Sunday, Bloody Sunday

BINGO!!!

i stored that up tonight, and didn't get to say it, so i thought i would here.
on the plus side, we (lisa and i) thought up some great stuff to do with our hypothetical bar. stuff so good, i don't want to share with the public. also, some other really interesting stuff happened.

1) walking past some slot machines littered with old men, i caught a whiff of a cologne that either: [a) an ex boyfriend of mine or b) some guy i was snuggly with] had used, and it brought back amazing memories, however vague. i told lisa to go on ahead and find herself a machine, and went back, trying to recapture the scent and maybe get more complete in my nostalgia, but failed. ah well. but it makes me wish that it were socially acceptable to walk around sniffing people, so i could have found the correct elderly gentleman and asked him what he was wearing, for clarification.

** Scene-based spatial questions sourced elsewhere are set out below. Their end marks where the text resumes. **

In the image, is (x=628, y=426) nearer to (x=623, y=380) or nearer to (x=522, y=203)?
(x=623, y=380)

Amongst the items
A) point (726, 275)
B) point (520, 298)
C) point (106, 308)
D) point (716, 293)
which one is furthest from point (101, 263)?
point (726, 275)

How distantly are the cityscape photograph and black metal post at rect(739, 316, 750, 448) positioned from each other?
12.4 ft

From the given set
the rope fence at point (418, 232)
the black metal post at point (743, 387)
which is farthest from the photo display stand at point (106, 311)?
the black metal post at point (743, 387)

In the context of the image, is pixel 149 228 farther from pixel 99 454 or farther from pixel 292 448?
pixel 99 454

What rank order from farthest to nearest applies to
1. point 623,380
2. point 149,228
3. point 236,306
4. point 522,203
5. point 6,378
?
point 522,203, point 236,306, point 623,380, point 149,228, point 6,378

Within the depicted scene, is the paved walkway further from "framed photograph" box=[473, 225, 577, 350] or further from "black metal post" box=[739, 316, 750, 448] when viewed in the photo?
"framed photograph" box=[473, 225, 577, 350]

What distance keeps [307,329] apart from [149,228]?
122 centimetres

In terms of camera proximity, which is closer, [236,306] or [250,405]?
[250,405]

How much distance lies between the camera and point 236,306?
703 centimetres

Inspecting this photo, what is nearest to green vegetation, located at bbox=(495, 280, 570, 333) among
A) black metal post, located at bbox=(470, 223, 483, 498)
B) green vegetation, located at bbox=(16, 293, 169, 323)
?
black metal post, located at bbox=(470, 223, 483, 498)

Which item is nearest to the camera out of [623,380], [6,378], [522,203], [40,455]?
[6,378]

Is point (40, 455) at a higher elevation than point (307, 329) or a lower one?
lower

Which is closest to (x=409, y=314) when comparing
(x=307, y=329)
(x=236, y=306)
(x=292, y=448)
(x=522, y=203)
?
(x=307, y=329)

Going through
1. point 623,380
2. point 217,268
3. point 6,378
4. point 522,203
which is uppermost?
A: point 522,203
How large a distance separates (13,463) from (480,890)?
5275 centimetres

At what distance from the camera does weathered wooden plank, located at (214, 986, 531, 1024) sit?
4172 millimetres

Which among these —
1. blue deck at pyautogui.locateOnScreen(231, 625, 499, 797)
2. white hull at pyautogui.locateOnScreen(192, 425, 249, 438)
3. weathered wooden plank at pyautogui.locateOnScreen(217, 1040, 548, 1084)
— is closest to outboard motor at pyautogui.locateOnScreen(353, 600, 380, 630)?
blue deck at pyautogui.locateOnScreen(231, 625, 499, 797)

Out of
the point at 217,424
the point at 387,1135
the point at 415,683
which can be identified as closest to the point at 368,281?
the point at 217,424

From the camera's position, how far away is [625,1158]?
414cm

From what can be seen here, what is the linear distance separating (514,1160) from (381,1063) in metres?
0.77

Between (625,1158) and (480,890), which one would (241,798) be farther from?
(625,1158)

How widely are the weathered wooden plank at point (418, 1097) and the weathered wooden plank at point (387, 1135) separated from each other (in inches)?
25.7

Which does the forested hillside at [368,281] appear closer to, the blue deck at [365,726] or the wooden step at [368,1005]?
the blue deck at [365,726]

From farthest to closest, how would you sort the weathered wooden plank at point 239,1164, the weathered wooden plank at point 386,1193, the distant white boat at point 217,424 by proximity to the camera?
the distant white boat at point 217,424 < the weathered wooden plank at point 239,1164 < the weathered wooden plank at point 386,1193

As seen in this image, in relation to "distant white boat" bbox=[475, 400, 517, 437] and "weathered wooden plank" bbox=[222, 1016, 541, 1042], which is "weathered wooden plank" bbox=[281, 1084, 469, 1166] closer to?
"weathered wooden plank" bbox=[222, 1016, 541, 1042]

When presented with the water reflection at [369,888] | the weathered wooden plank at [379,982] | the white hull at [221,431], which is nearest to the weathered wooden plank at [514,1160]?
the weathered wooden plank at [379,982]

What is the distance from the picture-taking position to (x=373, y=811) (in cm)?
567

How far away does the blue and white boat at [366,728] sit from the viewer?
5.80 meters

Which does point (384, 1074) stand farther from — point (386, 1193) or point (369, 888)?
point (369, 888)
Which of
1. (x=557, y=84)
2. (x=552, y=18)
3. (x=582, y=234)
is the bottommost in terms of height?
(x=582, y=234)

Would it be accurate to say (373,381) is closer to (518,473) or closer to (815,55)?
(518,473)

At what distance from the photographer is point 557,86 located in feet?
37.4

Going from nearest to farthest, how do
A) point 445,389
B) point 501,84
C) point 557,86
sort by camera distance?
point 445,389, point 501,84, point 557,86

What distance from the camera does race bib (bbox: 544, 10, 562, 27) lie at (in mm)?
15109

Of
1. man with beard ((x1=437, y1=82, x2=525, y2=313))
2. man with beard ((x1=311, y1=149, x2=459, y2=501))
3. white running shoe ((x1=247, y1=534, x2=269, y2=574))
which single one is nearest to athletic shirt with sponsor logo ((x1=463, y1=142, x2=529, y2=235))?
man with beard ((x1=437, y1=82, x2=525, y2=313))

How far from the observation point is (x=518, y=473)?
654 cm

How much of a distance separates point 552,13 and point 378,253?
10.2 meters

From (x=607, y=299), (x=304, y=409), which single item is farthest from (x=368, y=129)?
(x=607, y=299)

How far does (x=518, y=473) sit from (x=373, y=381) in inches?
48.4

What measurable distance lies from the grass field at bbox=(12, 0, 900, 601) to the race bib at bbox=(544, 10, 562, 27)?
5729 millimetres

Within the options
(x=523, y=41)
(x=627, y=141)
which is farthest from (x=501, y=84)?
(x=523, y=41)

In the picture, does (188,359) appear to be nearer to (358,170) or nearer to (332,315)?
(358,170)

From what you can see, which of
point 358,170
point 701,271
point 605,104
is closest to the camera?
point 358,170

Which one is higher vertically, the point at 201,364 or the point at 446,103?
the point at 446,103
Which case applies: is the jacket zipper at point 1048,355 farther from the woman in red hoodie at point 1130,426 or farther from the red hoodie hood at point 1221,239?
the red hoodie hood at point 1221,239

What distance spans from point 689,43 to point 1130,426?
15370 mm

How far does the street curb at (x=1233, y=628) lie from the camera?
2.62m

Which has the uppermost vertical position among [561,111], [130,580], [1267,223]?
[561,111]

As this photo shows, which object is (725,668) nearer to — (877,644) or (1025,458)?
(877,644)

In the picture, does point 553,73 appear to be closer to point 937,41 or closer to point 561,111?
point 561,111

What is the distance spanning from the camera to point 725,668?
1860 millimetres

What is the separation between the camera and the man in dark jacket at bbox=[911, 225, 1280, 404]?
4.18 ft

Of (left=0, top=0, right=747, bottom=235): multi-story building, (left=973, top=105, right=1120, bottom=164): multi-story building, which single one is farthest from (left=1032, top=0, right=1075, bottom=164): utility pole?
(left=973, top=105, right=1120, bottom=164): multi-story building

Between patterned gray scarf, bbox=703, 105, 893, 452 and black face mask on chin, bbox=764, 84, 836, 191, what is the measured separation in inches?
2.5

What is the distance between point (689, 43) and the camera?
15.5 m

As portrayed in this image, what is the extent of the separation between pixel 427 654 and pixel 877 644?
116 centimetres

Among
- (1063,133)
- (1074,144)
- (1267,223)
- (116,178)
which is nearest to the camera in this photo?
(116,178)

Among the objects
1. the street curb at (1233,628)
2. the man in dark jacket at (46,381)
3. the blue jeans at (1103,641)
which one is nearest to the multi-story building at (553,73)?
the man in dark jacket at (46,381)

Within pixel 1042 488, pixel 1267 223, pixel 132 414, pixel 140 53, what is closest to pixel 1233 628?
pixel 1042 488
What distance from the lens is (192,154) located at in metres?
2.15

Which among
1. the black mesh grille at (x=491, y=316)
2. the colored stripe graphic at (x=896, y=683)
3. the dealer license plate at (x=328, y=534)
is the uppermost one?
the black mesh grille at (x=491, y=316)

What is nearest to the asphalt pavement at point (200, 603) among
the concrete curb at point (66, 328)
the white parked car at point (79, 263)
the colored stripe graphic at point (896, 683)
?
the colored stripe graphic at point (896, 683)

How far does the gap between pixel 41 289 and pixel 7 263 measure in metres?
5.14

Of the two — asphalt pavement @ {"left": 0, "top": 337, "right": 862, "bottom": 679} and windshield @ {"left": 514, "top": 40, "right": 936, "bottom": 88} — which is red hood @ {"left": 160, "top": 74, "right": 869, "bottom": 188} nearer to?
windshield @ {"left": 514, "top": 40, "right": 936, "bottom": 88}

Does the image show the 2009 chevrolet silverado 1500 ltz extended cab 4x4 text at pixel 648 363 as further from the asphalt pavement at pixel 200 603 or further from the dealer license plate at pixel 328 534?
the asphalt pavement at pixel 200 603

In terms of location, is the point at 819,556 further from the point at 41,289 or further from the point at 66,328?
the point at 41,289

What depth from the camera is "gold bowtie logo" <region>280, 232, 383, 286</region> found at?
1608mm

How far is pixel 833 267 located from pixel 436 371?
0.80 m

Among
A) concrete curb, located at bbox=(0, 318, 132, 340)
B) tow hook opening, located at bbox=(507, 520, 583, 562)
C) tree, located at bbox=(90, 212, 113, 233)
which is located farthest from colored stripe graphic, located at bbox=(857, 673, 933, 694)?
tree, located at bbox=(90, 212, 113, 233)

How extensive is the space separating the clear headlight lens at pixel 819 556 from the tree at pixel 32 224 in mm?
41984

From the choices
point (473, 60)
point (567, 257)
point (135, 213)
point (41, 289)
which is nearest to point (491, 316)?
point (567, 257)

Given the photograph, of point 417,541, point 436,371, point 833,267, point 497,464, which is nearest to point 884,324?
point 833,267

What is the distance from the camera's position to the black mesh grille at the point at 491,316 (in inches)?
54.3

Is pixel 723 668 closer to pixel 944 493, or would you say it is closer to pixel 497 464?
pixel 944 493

2) i thought of something that i wish i could tell someone. you know that feeling you get when you find your own thoughts highly amusing, but you know that you couldn't share them, because they wouldn't be taken correctly? my date-du-jour (hopefully for longer, we'll see) is an ex of mine who, at one time, slept with my (former) best friend. i have an intense urge to say to him, "i'd really love to introduce you to lisa.. i will, but you have to promise you won't be fucking her." this is highly unacceptable. i don't want him to be hurt, as bringing that into conversation inevitably would, opening old, poorly-scabbed-over wounds is rarely pleasant, and also because.. even though i know i don't expect them to be sleeping together, the reason i don't is because lisa would never do that to me, not because date-du-jour wouldn't. not that he would, i just don't trust him.. i can't tell him, however inadvertently, that i don't trust him. it's just not something anyone ever wants to hear from a potential long-term partner. i'll keep that to myself. clarification, i trust him, just not when it comes to who he'll be fucking. Yet.

lisar-isms of the night: bingo dink, gambler's cramp, and "i refuse to hold eye contact with your slot machine, it's pissing me off."

i hate watching her put her money in the machine, and watching it dwindle.. but i love her eternal optimism about life in general. also, glad that my own eternal optimism doesn't extend to gambling.